Please rescale everything below, from the row containing "Considering [227,451] and" down to the last row, and give it all again. Leave each row's text as it is, but multiply every number in the answers, coordinates and distances alike, by 2.2 and round to whole numbers, with halves rounded up.

╭──

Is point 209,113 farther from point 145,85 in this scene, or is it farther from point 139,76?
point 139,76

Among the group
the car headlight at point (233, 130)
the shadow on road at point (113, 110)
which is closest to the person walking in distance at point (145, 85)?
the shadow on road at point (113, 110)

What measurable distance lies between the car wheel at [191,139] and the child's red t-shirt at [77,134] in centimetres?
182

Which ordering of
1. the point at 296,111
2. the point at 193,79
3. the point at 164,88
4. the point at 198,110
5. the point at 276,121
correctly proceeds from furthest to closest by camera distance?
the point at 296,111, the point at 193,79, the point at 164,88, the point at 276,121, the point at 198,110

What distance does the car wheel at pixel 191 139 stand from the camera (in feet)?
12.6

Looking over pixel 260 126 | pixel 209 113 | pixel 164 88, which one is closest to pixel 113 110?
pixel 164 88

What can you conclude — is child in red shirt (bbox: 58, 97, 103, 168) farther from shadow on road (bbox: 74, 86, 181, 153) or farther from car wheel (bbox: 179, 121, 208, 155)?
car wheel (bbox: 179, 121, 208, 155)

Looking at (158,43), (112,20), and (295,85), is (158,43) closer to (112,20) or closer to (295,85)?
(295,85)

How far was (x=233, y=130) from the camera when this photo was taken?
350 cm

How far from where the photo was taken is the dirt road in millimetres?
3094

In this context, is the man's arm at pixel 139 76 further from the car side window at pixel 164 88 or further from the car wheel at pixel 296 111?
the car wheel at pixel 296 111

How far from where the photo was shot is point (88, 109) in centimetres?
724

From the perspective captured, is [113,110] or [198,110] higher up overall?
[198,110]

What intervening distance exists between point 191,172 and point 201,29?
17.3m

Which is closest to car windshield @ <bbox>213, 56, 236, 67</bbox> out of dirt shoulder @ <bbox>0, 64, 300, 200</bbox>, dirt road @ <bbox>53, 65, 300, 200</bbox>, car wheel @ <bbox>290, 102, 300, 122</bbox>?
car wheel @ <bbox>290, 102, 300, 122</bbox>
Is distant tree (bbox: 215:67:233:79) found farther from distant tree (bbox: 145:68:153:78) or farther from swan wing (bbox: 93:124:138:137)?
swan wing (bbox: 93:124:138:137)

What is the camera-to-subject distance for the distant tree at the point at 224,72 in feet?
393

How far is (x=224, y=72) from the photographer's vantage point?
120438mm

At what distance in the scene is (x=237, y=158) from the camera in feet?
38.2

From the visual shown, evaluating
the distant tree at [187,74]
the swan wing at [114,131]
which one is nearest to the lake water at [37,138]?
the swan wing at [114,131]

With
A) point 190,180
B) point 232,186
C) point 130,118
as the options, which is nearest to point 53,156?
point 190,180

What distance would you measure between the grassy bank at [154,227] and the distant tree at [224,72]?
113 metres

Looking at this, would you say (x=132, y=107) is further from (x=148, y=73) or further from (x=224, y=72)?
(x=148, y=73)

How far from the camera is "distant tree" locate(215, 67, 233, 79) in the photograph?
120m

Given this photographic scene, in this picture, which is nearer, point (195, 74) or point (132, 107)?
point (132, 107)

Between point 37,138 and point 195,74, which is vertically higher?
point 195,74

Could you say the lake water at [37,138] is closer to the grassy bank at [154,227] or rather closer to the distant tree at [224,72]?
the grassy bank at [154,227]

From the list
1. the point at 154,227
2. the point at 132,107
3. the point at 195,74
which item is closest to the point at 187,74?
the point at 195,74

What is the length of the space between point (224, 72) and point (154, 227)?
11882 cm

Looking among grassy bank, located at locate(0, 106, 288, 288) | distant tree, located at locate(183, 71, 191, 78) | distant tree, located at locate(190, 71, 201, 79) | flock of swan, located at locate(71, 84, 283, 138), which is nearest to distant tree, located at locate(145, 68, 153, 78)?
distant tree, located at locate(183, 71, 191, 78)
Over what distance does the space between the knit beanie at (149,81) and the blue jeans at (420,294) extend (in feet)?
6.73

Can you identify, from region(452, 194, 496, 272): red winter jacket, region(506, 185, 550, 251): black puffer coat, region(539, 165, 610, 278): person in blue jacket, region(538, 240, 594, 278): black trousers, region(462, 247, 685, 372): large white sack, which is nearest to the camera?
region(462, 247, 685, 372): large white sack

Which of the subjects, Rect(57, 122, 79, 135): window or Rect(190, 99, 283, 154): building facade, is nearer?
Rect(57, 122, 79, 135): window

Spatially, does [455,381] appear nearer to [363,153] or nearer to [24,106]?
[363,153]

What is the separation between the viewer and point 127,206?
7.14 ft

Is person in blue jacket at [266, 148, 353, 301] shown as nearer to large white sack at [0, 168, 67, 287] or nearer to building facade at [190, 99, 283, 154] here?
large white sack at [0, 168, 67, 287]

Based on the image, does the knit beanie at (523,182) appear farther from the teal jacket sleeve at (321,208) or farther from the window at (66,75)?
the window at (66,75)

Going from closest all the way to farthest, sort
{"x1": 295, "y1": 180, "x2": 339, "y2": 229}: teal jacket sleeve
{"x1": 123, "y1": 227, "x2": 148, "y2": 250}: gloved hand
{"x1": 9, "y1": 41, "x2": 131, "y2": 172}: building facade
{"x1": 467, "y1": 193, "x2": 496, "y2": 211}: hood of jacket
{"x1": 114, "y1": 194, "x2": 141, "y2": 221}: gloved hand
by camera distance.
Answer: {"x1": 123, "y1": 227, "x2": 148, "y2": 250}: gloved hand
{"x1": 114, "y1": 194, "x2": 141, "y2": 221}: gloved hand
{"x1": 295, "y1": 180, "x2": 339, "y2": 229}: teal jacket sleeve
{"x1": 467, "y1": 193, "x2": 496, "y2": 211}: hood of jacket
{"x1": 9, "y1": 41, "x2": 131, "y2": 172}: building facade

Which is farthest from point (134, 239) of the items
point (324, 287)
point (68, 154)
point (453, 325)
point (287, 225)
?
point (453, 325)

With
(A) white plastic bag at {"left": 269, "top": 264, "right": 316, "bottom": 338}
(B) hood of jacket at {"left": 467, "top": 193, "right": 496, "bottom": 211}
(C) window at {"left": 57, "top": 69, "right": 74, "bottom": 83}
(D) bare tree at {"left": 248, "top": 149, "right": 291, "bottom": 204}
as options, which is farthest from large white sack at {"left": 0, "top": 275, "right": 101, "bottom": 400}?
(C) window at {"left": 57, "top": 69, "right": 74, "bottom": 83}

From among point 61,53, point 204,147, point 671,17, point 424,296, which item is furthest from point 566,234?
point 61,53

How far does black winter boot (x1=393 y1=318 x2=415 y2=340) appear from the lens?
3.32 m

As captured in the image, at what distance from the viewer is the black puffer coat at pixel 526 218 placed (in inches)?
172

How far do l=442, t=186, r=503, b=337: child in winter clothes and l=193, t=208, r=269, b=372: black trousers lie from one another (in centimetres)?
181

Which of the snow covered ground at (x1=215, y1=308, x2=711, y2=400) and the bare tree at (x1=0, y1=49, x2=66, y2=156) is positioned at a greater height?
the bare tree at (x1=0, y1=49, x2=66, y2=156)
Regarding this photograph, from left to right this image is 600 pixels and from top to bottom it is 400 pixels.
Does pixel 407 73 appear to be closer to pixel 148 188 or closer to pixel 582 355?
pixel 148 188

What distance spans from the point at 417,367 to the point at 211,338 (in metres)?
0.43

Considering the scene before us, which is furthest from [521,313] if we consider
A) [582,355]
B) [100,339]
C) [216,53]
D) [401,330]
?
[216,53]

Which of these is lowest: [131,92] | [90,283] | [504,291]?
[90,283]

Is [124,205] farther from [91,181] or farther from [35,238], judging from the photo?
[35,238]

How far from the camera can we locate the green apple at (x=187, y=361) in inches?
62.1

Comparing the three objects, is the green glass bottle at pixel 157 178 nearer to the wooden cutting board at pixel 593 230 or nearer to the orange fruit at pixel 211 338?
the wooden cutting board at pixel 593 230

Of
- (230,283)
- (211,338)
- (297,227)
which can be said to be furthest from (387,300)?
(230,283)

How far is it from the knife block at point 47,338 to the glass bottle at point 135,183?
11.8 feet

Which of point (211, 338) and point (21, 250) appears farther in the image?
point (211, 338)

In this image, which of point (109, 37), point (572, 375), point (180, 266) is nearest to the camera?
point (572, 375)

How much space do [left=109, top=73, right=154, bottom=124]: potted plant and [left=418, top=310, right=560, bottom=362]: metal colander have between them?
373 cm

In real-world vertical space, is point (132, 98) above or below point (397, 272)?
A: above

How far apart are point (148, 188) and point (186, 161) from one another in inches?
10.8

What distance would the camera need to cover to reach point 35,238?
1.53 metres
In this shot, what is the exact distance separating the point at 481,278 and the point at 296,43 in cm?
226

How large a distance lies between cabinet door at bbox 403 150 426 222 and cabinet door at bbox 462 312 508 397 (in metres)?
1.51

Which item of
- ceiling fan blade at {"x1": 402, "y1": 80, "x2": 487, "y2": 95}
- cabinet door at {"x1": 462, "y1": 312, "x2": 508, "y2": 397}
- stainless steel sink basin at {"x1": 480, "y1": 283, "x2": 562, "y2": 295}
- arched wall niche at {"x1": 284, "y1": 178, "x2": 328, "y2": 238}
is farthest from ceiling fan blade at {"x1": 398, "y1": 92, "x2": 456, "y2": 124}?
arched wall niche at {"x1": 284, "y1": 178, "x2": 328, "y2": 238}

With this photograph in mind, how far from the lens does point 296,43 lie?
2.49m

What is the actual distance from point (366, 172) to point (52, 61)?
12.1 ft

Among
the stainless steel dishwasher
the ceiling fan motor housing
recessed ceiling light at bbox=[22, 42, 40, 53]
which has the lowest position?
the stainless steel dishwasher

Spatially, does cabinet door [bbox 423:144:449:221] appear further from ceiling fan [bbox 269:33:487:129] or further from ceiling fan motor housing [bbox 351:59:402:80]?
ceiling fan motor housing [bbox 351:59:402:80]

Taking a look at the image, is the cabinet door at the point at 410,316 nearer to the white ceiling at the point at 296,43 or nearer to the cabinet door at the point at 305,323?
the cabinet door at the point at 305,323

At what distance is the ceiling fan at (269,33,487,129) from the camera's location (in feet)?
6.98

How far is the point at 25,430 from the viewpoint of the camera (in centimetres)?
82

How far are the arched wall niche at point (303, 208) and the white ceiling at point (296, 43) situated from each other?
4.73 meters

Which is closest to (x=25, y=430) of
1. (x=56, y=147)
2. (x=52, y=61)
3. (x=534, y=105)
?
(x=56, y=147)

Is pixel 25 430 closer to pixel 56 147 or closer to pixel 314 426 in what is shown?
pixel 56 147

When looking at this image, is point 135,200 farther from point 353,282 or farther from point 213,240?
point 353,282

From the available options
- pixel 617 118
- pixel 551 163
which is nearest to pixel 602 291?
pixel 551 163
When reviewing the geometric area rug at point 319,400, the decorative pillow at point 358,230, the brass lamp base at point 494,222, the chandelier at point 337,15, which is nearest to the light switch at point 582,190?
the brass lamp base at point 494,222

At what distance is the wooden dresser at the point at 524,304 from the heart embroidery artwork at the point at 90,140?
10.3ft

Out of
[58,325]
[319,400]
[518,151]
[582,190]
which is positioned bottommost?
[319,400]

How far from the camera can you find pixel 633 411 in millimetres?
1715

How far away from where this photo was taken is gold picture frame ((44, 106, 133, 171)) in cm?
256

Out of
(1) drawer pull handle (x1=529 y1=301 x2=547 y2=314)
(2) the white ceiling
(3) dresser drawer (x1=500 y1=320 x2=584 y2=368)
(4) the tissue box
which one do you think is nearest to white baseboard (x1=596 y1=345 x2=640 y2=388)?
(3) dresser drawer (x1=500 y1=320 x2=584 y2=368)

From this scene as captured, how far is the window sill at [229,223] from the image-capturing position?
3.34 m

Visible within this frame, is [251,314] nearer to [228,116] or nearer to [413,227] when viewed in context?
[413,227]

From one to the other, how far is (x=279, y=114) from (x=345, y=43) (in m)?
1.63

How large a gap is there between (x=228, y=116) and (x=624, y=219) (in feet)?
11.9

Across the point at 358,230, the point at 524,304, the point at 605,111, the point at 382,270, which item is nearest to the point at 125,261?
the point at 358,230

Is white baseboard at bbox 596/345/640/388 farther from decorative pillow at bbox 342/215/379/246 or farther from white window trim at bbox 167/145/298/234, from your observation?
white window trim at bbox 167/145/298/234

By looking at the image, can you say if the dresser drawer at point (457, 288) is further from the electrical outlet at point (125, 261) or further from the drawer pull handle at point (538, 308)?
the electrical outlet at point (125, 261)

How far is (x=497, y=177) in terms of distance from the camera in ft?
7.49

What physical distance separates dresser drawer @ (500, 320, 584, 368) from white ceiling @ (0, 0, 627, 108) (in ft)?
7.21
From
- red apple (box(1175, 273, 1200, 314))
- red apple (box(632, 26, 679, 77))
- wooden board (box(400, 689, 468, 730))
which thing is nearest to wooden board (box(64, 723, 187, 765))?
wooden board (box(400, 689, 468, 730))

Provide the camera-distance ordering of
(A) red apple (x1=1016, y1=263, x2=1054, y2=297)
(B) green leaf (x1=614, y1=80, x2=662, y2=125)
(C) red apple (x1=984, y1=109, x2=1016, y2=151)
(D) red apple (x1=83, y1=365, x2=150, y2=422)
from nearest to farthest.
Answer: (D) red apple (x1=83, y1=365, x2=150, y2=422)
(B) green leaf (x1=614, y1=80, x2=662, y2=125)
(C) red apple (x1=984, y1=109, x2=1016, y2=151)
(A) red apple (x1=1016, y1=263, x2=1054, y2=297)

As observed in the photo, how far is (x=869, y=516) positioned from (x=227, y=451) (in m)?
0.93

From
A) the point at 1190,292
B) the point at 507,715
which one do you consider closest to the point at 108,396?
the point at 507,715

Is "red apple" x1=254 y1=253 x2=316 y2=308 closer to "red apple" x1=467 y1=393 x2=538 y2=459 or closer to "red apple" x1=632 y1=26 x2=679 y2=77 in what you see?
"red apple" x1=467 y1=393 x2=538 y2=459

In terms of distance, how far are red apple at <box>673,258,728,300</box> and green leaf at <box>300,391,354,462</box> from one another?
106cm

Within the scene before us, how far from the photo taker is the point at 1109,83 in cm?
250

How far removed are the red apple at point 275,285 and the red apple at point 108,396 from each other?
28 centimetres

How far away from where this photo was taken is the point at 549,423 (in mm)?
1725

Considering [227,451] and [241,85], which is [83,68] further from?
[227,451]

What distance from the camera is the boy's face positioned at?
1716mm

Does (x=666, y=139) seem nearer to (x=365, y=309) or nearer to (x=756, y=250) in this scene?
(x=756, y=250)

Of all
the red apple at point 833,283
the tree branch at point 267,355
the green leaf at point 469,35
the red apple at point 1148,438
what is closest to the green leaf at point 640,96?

╰──

• [Full response]
Considering [227,451] and [241,85], which is [83,68] further from?
[499,992]

What distance from the camera is the boy's face positioned at?
3775mm

Does (x=666, y=139) seem nearer to (x=365, y=309) or nearer to (x=756, y=250) in this scene?
(x=1663, y=550)

Of all
the red apple at point 833,283
the tree branch at point 267,355
the green leaf at point 469,35
the red apple at point 1148,438
what is closest to the green leaf at point 640,96?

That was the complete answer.